NIH Leader Temporarily Heads CDC Operations

19 Feb 2026

By

Bernice Ntiamoah
Health
NIH Leader Temporarily Heads CDC Operations
2 min read

Source: CNN

Reported by: Ntiamoah Bernice Mantebea

February 19, 2026.

The director of the National Institutes of Health (NIH), Dr. Jay Bhattacharya, is stepping up to temporarily lead the US Centers for Disease Control and Prevention (CDC) as acting director. An administration official shared this update with CNN on Wednesday.

Bhattacharya will keep his job as NIH head and also run the CDC until President Donald Trump names a permanent leader. That CDC role requires Senate approval.

Bhattacharya is taking over from HHS Deputy Secretary Jim O’Neill. O’Neill had been acting CDC director since last August. This came after US Health and Human Services Director Robert F. Kennedy, Jr. removed Dr. Susan Monarez. She had clashed with him on vaccine policy and wouldn't fire top agency leaders. Monarez lasted less than a month.

O’Neill stepped down last Friday amid a bigger agency shake-up. He stirred controversy at the CDC. He amplified anti-vaccine messages and celebrated the US exit from the World Health Organization. He was also considered a poor communicator.

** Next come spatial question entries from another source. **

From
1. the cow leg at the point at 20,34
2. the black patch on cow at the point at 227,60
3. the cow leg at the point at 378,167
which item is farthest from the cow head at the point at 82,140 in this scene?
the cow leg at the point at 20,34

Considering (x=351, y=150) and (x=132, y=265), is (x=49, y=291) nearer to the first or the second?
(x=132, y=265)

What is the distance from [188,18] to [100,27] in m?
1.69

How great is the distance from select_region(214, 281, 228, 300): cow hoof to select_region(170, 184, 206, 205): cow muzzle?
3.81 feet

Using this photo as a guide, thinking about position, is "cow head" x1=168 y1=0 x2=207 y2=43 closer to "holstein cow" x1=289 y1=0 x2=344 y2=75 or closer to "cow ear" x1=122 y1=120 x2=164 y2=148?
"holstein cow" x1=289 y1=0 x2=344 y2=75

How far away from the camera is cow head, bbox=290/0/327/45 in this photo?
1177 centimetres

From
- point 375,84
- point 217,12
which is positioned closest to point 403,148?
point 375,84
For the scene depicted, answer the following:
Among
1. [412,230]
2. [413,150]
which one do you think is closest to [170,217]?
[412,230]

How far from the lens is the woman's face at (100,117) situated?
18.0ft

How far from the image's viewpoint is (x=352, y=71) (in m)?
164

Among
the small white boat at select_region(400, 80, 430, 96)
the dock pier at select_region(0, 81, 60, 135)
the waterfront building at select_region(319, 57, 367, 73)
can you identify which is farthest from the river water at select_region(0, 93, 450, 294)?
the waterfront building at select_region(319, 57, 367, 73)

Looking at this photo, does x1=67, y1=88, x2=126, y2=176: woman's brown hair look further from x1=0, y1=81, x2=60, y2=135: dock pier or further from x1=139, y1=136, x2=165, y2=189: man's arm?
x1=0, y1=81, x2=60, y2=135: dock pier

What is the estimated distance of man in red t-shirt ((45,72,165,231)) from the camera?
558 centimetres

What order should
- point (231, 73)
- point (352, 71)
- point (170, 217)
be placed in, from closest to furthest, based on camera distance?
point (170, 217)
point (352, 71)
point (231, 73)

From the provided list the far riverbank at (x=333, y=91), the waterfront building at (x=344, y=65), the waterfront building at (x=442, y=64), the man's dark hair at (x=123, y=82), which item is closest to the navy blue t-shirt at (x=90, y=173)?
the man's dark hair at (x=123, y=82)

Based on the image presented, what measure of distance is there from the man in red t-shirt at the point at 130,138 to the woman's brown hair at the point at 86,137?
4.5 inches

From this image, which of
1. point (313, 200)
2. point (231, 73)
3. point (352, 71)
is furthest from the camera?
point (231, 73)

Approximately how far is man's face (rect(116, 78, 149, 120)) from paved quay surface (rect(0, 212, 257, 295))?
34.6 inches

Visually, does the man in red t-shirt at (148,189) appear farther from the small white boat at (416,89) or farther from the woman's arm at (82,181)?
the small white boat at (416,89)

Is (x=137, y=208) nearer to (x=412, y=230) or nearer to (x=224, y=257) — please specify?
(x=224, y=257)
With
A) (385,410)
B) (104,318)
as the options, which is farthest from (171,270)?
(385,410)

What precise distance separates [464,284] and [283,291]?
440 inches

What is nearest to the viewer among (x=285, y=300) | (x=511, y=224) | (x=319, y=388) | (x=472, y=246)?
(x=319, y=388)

Before joining the Trump team, Bhattacharya was a health economist and professor at Stanford University Medical School. He's most famous for co-writing the Great Barrington Declaration. It was an open letter from two months before Covid-19 vaccines hit. The letter pushed back against some pandemic restrictions.

The Declaration, named after the Massachusetts town where they signed it, faced heavy criticism from doctors and scientists. It suggested shielding the most vulnerable while letting others live normally to build herd immunity through infection. Back then, the World Health Organization's director-general called letting a deadly virus rip through unprotected groups "unethical." Bhattacharya later told Congress that he and the idea got hit with suppression and censorship from top science agencies.

As NIH director, Bhattacharya has faced resistance from hundreds of staffers. Last April, hundreds, including key leaders, got cut from federal agencies like NIH. In June, over 300 NIH employees released the Bethesda Declaration (named for NIH's location). They blasted what they saw as politicized research and wrecked scientific progress under Trump.

The administration proposed slashing the NIH budget by 40%. Thousands of grants have been axed in the year and a half since Trump took office.

As a leader of the NIH, Bhattacharya has talked a lot about rebuilding Americans' trust in how the federal government handles health and science.